Nonetheless, how the 11th Circuit would come down in Androgel was far from a foregone conclusion. The court had not confronted reverse payment settlement agreements since 2005, and the FTC had cause for optimism that the court’s thinking may have changed, in light of some significant changes since then.

Those changed circumstances were recognized by the 2nd Circuit in 2010 in a similar case, In re Ciprofloxacin Hydrochloride Antitrust Litigation, when a panel affirmed the dismissal of claims based on reverse payment settlements, but made clear that it was doing so only because it was bound by precedent, and took the highly unusual steps of not only urging the full court to review the case en banc, but arguing why the court’s prior decision, In re Tamoxifen Citrate Antitrust Litigation, 466 F.3d 187 (2d Cir. 2006), was flat wrong and dangerous. In the end, however, the full court did not vote to rehear the Cipro case en banc. Judge Rosemary Pooler dissented with an opinion, in which she said that prior to Tamoxifen reverse payment settlements were rare, because everyone thought it obvious that they ran afoul of the antitrust laws, but Tamoxifen had opened the floodgates, making them a fixture in the pharmaceutical market, driving up prices.
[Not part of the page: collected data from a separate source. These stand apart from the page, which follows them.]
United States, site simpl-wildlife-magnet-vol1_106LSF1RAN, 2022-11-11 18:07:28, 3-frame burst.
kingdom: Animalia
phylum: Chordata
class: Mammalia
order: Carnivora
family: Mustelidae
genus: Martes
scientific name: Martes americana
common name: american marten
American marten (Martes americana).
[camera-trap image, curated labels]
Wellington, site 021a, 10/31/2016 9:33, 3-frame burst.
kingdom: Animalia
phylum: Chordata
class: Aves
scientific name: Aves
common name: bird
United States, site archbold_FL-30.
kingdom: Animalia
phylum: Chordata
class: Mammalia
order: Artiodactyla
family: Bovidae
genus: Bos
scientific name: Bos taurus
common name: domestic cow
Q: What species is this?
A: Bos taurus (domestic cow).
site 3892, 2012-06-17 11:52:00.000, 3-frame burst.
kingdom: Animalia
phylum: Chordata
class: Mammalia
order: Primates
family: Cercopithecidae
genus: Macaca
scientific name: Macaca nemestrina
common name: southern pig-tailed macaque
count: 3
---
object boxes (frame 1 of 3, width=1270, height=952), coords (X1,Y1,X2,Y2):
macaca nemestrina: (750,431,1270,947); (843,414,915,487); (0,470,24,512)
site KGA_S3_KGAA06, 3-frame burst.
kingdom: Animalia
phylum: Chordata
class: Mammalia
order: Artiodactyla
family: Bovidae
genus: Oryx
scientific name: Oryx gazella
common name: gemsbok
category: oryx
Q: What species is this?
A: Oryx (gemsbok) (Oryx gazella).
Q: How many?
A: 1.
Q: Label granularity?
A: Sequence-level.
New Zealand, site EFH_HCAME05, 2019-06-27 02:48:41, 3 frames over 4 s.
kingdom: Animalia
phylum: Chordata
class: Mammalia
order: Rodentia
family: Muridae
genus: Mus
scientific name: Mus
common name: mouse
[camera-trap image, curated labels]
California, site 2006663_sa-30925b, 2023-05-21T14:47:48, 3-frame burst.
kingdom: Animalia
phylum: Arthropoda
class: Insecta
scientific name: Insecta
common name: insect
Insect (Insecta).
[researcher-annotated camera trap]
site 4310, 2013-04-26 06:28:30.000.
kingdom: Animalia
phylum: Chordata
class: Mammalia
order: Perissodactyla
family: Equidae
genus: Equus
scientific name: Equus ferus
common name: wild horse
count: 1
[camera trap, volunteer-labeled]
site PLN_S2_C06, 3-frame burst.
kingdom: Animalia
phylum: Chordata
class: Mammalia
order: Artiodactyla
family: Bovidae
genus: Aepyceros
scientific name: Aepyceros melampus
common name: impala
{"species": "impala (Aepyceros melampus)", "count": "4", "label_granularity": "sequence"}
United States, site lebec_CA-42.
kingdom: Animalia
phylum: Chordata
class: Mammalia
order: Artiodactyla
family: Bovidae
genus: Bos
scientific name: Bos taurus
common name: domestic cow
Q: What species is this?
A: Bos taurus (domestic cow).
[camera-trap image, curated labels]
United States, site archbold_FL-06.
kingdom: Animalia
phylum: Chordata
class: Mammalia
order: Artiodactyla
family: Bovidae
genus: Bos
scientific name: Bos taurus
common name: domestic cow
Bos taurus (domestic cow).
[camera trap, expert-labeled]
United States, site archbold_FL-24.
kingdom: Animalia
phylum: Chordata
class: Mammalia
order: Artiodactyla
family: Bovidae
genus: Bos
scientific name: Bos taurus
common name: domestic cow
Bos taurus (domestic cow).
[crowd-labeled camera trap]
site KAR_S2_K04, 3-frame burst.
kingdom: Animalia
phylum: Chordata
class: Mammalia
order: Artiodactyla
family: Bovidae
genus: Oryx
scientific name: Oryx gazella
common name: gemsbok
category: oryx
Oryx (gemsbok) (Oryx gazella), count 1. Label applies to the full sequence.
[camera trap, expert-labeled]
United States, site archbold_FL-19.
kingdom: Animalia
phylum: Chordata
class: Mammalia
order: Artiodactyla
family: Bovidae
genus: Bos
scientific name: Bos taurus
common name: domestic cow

So many in the antitrust community had been anxiously waiting to see whether the 11th Circuit might be swayed to depart from its earlier decisions based on the considerations that so were so prominent in Cipro. Ultimately, however, the court did just the opposite, decisively re-affirming the validity of its precedent without reservation. Indeed, the decision may have narrowed the circumstances in which a reverse payment settlement can run afoul of the antitrust laws. The portion of the analysis in Androgel in which the 11th Circuit said it is impracticable for courts to look back to the patent litigation being settled to examine whether the patent holder was likely to prevail could be interpreted to eliminate the frivolous enforcement exception. Determining whether the patent enforcement litigation was frivolous requires the courts to conduct the same type of inquiry into the merits of the suit resolved by the reverse payment settlement.

Finally, there was also one more closure-related development in late April from the 3rd DCA, as Judge Juan Ramirez, who had served on that court for more than 12 years, stepped down to open the Miami office of JAMS, a prominent California-based mediation firm. Judge Ramirez’s presence on the court will surely be missed, but we wish him much success in his new endeavor. And even though Judge Ramirez won’t be writing 3rd DCA opinions anymore, he is writing about 3rd DCA (and other appellate court) decisions on the blog he recently started, called Florida Law Update.